Beginning at the line that contains "Tanzania, site J09, 2011-02-21", return every remaining line of the data below exactly; return nothing before it.

◆ DATASET EXCERPT
....

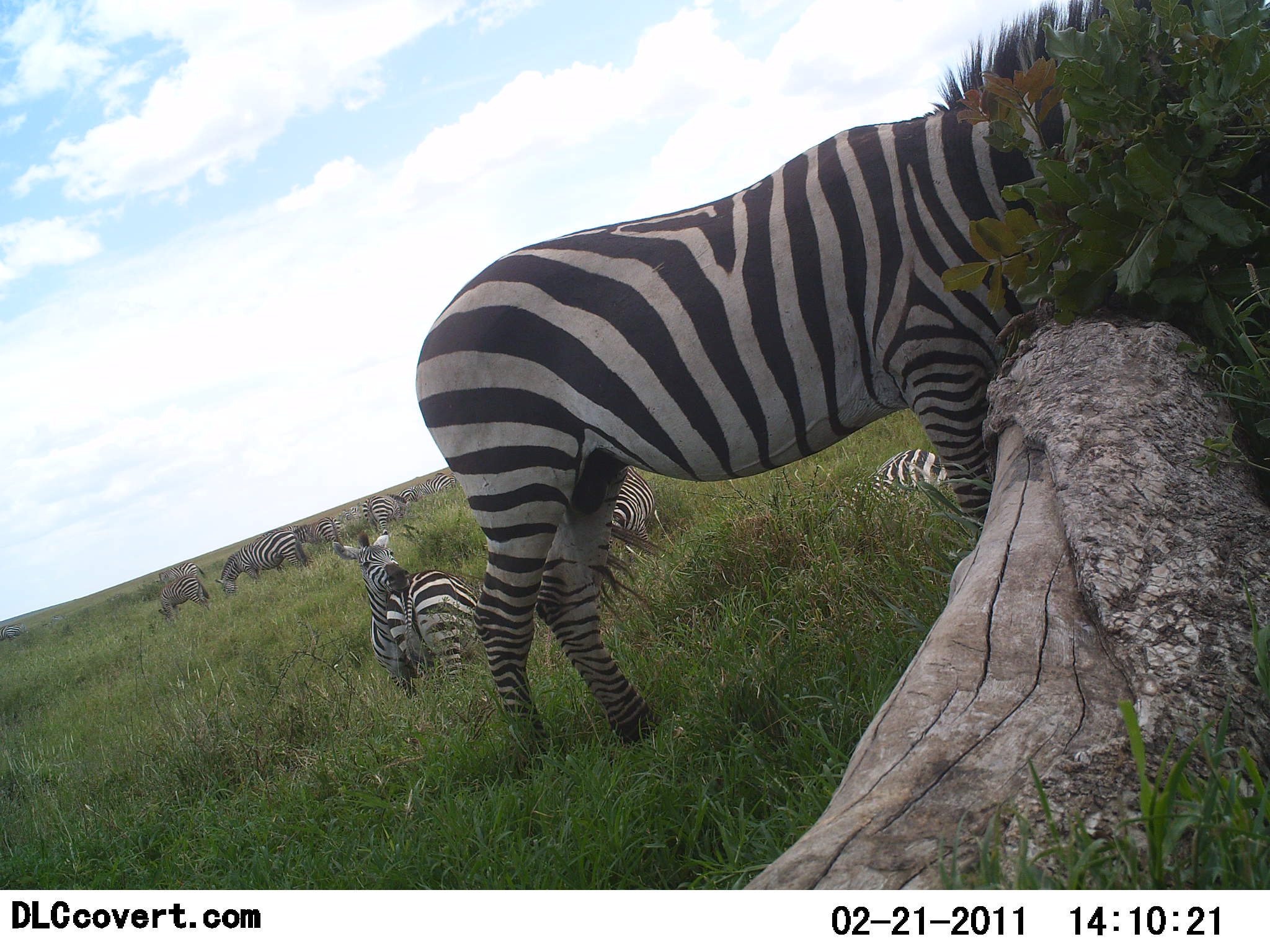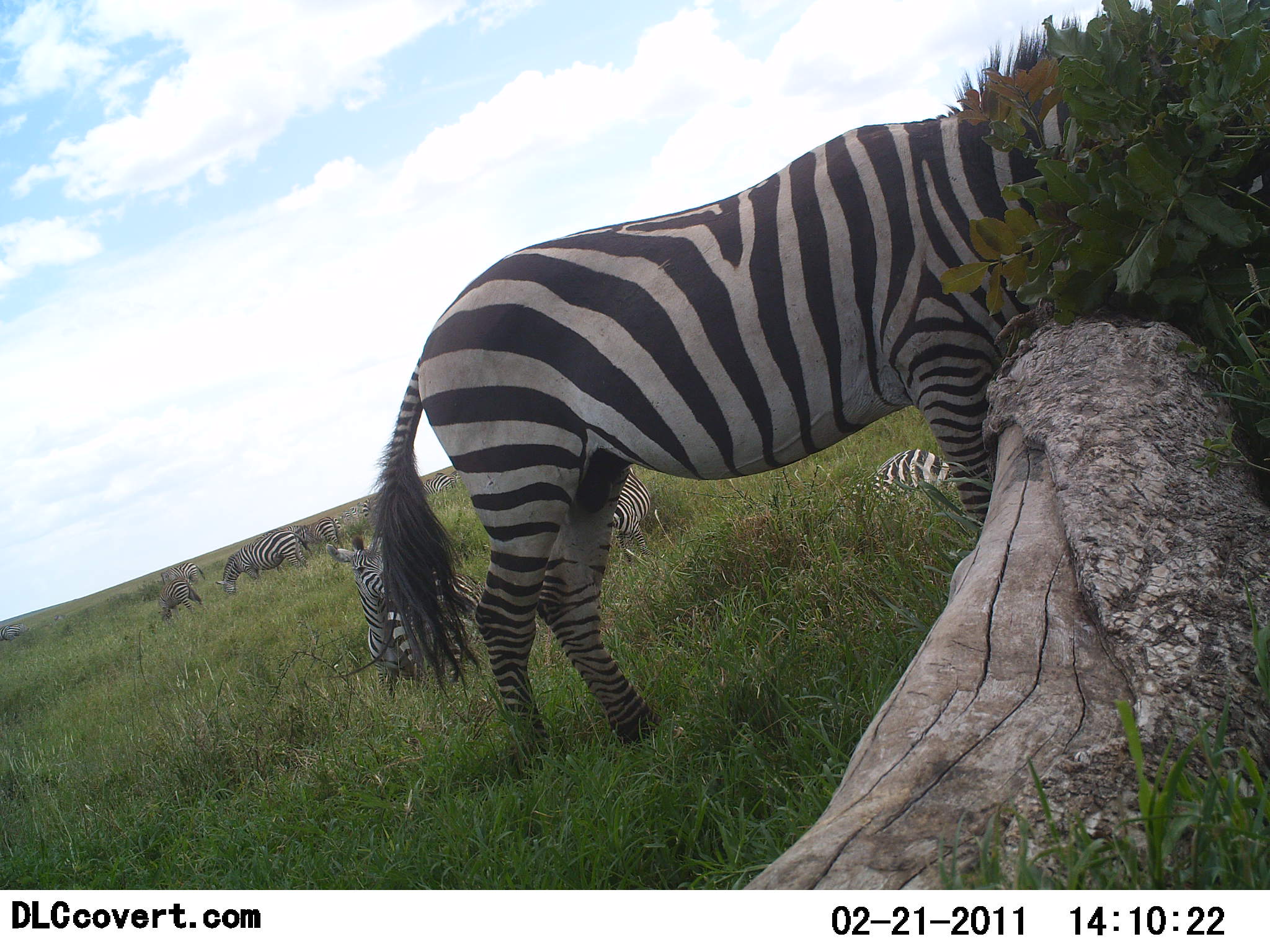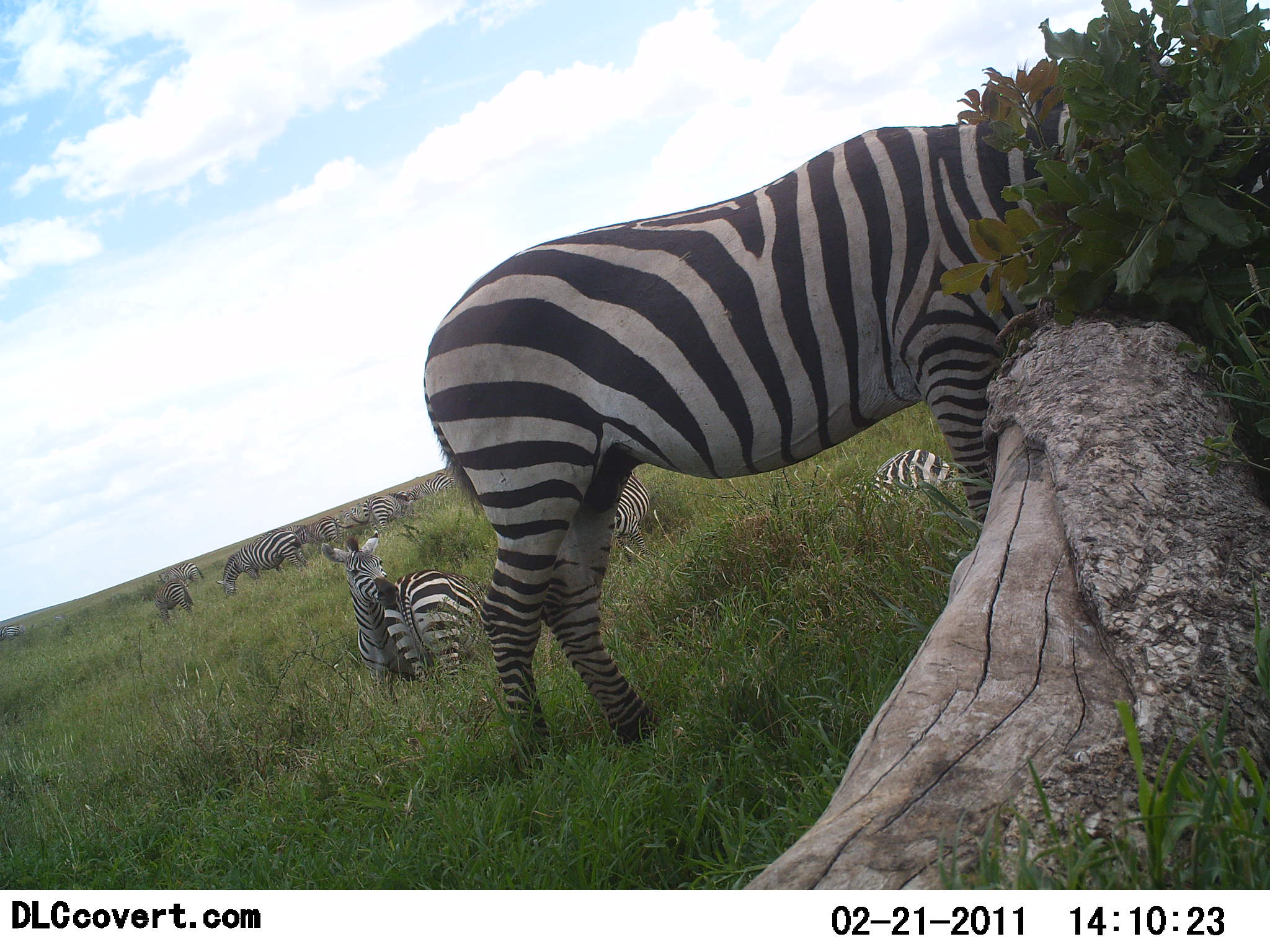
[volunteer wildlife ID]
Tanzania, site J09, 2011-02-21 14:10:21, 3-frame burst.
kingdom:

....

◆ ANSWER TO THIS EXERCISE
Tanzania, site J09, 2011-02-21 14:10:21, 3-frame burst.
kingdom:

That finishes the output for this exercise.